TASK LIST
**1.** Rewrite the rows from the line containing "In this picture, which" through the last line of the rows, replacing "farther" with "further" and changing nothing else.
**2.** Extend the forum thread on hiding directories from search results, starting right after its last post.

EXCERPTED PASSAGE
..........
How to Hide Directories in Search?
-
I noticed bad 404 error links in Google Webmaster Tools and they were pointing to directories that do not have an actual page, but hold information.
Ex: there are links pointing to our PDF folder which holds all of our pdf documents. If i type in , example.com/pdf/ it brings up a unformated webpage that displays all of our PDF links.
How do I prevent this from happening. Right now I am blocking these in my robots.txt file, but if i type them in, they still appear.
Or should I not worry about this?
-
Yes, a visit to example.com/dir should now return a 404 error (if you haven't done any redirecting/canonicalizing). This will increase your 404 count in Web Master tools but it's far preferable to the alternative. If you're not redirecting the robots.txt will eventually work and hopefully the links will just fall out of WMT.
-
My hosting company turned off directory browsing and now everything is how it should be. So to my understanding, if the server sees a file that does not have a index file, it should not be view able and should be forbidden. This shoujld not affect us from an SEO standpoint should it? My hosting company said they disabled all directories in our site, however everything still works, except for the forbidden file directories.
..........
DATASET EXTRACT

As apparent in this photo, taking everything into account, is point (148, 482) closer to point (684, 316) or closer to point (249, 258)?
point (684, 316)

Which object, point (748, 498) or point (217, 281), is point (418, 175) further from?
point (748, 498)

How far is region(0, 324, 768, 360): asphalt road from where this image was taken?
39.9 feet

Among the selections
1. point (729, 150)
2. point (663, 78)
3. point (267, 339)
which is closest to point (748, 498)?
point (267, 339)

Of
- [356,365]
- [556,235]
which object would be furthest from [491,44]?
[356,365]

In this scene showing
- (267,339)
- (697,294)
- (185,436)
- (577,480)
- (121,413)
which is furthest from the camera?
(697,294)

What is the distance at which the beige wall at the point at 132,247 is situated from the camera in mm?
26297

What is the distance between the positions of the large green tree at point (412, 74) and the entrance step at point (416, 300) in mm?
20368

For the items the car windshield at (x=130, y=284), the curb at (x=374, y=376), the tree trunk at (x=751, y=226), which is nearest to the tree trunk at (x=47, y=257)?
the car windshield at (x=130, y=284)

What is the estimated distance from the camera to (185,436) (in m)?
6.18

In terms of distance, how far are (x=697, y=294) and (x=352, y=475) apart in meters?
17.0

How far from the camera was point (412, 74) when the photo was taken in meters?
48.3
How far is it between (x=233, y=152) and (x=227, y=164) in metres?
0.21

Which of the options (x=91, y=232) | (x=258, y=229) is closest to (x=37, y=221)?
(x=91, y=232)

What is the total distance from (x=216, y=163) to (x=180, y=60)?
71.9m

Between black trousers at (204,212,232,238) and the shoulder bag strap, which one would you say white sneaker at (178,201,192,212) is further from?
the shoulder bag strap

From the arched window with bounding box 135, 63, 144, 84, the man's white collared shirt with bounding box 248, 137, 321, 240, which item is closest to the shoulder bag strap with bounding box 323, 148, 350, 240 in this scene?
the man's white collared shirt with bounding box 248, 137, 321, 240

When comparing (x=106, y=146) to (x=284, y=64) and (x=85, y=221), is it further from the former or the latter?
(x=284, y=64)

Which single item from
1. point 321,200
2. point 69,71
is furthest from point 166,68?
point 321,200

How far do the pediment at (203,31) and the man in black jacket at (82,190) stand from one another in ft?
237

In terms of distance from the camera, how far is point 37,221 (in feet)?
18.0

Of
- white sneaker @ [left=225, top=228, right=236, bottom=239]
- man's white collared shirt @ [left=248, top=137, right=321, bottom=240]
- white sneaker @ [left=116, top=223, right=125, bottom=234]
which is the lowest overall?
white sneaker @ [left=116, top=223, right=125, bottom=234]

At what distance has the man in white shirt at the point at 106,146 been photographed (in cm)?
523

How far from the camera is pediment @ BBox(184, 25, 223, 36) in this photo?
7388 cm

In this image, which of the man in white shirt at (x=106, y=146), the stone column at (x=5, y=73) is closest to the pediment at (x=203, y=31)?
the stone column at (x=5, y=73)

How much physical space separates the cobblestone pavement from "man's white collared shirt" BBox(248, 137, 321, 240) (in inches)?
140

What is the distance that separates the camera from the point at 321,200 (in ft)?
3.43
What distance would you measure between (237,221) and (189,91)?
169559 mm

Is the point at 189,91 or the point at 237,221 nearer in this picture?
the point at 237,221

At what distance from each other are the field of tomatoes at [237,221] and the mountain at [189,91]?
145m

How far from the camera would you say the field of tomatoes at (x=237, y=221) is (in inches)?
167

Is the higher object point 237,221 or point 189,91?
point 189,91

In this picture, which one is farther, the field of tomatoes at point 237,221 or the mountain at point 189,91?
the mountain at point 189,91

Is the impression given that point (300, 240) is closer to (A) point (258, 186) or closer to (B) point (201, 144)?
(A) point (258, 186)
..........
TASK RESULTS
**1.**
In this picture, which one is further, the field of tomatoes at point 237,221 or the mountain at point 189,91?
the mountain at point 189,91

Is the impression given that point (300, 240) is closer to (A) point (258, 186) or closer to (B) point (201, 144)?
(A) point (258, 186)

**2.**
-
Basically it shouldn't really have an affect; those unformatted file listings are literally the web server automatically saying 'here's the files that are in this folder', there's no meta tags, description, on page elements, etc.
If you have these pages and they're ranking well, you generally don't want them to be. The automatic file browsing pages don't have your name, your company, etc. in them, and they're generally pretty ugly. They also theoretically could be 'stealing' juice from your 'real' pages, if your internal structure isn't flowing relevance properly.
Basically what I'm saying is that if these pages are having some kind of SEO effect, you probably don't want them to be since they're so basic.
Also I can't overstate the security concerns that directory browsing might be introducing. If someone can directory browse to where your code lives (.php, .aspx.vb, whatever) they may be able to read it. Code sometimes has important things like logins, passwords, merchant account ids, etc. in it that you definitely don't want people reading.
-
Agreed with Valerie that step 1 is to turn off those directory listing pages - that can be a security issue and you don't necessarily want people to see/access the whole list. Also, make doubly sure you don't have any internal links to that directory (Google crawled it somehow).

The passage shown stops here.